• [Exercise goal] Revise all of the records below, replacing "photographer's position" with "viewpoint" and keeping everything else the same.

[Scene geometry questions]
=======

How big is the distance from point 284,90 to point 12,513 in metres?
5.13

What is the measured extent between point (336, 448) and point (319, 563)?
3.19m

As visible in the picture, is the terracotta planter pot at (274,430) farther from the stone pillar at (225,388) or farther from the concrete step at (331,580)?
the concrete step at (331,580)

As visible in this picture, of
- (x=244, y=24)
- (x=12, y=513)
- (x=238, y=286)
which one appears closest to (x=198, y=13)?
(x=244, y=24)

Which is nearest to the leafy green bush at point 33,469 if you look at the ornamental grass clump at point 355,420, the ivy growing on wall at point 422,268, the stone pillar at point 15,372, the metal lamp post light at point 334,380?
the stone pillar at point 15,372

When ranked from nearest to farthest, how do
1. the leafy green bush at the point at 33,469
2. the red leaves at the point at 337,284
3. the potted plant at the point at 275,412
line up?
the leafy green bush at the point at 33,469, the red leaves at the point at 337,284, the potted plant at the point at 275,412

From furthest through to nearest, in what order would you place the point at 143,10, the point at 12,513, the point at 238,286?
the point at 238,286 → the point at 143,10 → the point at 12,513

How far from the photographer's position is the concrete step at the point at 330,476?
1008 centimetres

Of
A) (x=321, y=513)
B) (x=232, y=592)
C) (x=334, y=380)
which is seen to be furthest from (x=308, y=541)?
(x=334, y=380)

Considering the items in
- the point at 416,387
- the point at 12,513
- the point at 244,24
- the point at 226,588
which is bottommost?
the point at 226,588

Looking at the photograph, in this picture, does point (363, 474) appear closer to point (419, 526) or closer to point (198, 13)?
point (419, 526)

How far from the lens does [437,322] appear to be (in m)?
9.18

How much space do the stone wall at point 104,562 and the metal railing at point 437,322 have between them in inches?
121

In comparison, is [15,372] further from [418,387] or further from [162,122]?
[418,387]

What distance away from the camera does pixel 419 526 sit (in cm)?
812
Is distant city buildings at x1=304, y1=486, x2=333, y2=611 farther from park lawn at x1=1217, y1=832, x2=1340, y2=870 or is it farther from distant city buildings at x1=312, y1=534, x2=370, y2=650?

=======

• [Correct answer]
How big is the distance from point 284,90 to point 12,513 in metres?
5.13

What is the measured extent between point (336, 448) and point (319, 563)?
3.19m

As visible in the picture, is the terracotta planter pot at (274,430) farther from the stone pillar at (225,388) or farther from the concrete step at (331,580)?
the concrete step at (331,580)

As visible in this picture, of
- (x=244, y=24)
- (x=12, y=513)
- (x=238, y=286)
which one appears closest to (x=198, y=13)?
(x=244, y=24)

Which is nearest to the leafy green bush at point 33,469 if you look at the ornamental grass clump at point 355,420, the ivy growing on wall at point 422,268, the stone pillar at point 15,372, the metal lamp post light at point 334,380?
the stone pillar at point 15,372

When ranked from nearest to farthest, how do
1. the leafy green bush at the point at 33,469
2. the red leaves at the point at 337,284
3. the potted plant at the point at 275,412
line up?
the leafy green bush at the point at 33,469, the red leaves at the point at 337,284, the potted plant at the point at 275,412

From furthest through to nearest, in what order would you place the point at 143,10, the point at 12,513, the point at 238,286?
the point at 238,286 → the point at 143,10 → the point at 12,513

How far from the viewpoint is the concrete step at the point at 330,476?
1008 centimetres

Of
A) (x=321, y=513)
B) (x=232, y=592)
C) (x=334, y=380)
which is seen to be furthest from (x=308, y=541)?
(x=334, y=380)

Considering the items in
- the point at 416,387
- the point at 12,513
- the point at 244,24
- the point at 226,588
which is bottommost?
the point at 226,588

Looking at the photograph, in this picture, does point (363, 474) appear closer to point (419, 526) or closer to point (198, 13)?
point (419, 526)

How far from the lens does [437,322] appear to be (in m)?
9.18

How much space do the stone wall at point 104,562 and the metal railing at point 437,322 have between them in inches?
121

In comparison, is [15,372] further from [418,387] or further from [162,122]?
[418,387]

What distance away from the camera does pixel 419 526 sit (in cm)?
812
Is distant city buildings at x1=304, y1=486, x2=333, y2=611 farther from park lawn at x1=1217, y1=832, x2=1340, y2=870 or is it farther from distant city buildings at x1=312, y1=534, x2=370, y2=650?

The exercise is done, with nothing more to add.